How and why might we spend these last days of Lent preparing with joy? The how is the harder answer. We are so practiced in the sorrowing we must do in the face of the pain, which our Lord endured and is to endure, because we acknowledge our part in his death. We feel guilty both for our sins and also that our sins are part of the eternal burden Jesus took on for us and for all humankind. As I've said tediously before, guilt and shame don't produce much. (I had an outstandingly weird phone call this week. An unknown man told me over and over how guilty and ashamed he was for something he was doing repeatedly. He kept asking what to do. I kept saying, "Just stop." He kept saying that he wanted to keep doing it, and maybe it wasn't so bad, maybe it wasn't so illegal, maybe I could make it all OK. No. I think he'd hoped if he felt bad enough it would be enough punishment so he could keep doing it, that guilt was enough punishment for the awful behavior. Keeping on doing it was shameful and not enjoyable, except he liked doing the bad thing, so he figured he could keep on doing it. Nope.)
We're supposed to bewail our manifold sins and wickednesses and stop doing them, as part of preparing with joy to greet out Lord. We're supposed to name them, make restitution, and move along. We do not get extra credit for feeling guilty or continuing. Name the sins; hang them out to be aired. Let light shine on them and bleach them; then fold the sheets, put them away, fresh and clean.

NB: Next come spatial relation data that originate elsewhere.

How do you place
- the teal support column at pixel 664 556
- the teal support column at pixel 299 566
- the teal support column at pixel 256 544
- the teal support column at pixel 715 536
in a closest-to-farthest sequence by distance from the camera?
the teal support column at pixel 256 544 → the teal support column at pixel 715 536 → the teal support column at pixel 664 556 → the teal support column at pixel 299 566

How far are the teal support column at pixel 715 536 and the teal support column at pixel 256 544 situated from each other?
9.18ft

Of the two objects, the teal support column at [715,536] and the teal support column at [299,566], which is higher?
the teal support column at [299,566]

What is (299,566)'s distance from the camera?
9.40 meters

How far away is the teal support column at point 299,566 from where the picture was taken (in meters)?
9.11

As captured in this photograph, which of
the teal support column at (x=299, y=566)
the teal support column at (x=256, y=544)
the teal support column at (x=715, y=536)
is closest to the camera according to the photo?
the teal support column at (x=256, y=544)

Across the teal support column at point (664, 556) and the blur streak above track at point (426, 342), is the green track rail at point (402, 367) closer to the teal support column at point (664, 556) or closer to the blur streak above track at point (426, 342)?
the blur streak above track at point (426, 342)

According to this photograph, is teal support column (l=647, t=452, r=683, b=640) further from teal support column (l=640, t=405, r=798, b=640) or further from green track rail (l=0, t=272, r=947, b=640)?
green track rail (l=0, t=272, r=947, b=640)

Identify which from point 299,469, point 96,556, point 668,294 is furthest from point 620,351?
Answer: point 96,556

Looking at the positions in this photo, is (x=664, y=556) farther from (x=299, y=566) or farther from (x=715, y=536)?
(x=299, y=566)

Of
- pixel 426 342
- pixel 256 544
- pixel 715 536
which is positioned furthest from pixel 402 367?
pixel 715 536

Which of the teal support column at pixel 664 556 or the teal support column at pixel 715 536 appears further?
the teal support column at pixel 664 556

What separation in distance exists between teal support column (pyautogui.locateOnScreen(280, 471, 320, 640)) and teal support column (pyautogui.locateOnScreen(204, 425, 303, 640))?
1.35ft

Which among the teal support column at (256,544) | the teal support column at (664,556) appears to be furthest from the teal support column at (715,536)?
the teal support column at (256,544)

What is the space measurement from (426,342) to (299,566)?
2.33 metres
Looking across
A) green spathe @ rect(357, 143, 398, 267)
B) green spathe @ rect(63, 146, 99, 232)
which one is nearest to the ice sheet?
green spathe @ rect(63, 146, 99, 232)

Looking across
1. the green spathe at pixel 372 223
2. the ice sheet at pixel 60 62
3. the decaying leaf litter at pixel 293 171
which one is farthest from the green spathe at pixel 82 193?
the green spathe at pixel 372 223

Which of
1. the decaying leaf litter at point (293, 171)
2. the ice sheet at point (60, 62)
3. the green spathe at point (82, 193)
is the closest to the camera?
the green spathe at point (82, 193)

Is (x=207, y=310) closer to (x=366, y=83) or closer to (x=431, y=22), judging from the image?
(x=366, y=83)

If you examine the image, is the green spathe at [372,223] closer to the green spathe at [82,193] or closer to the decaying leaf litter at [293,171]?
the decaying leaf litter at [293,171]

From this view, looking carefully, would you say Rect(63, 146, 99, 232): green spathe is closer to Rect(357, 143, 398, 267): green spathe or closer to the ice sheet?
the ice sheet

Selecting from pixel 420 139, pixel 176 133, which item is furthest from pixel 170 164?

Why, then do we prepare for joy? Again in the words of Prayer C, "By his blood, he reconciled us. By his wounds, we are healed." While it's hard to believe, or imagine, or contemplate, or encompass, that's the answer. God lived in Jesus, step by step, without sin, until Jesus accepted his own death on a cross for everyone's sins. God accepted that human life, found sinless, as acceptable forever. God's living human life, I think, caused God to understand, identify, empathize with more ordinary humans, than Jesus. God's living in and with human life reconciled human frailty to the Godhead. That's an understanding of humans reconciled to God. However, in reconciling God to humans, Jesus being human, had to believe that God accepted human limitations and people's doing the best they can. Then humans can trust God and trust that God has not made human life either quixotic or a trick, creating life where people are programmed to fail. In accepting Jesus' life, God made known that humans can trust God's mercy for all humans, and so humans can be reconciled to God. In the realization of that mutual reconciliation, the core of our Easter joy, humans have more than enough reason to sing, more than enough reason to see the walk towards the cross, as a dance, a parade, as an everlasting personal welcome to Heaven. More than mere good news, that becomes the greatest news for us and for all people, and it's Gospel-good news.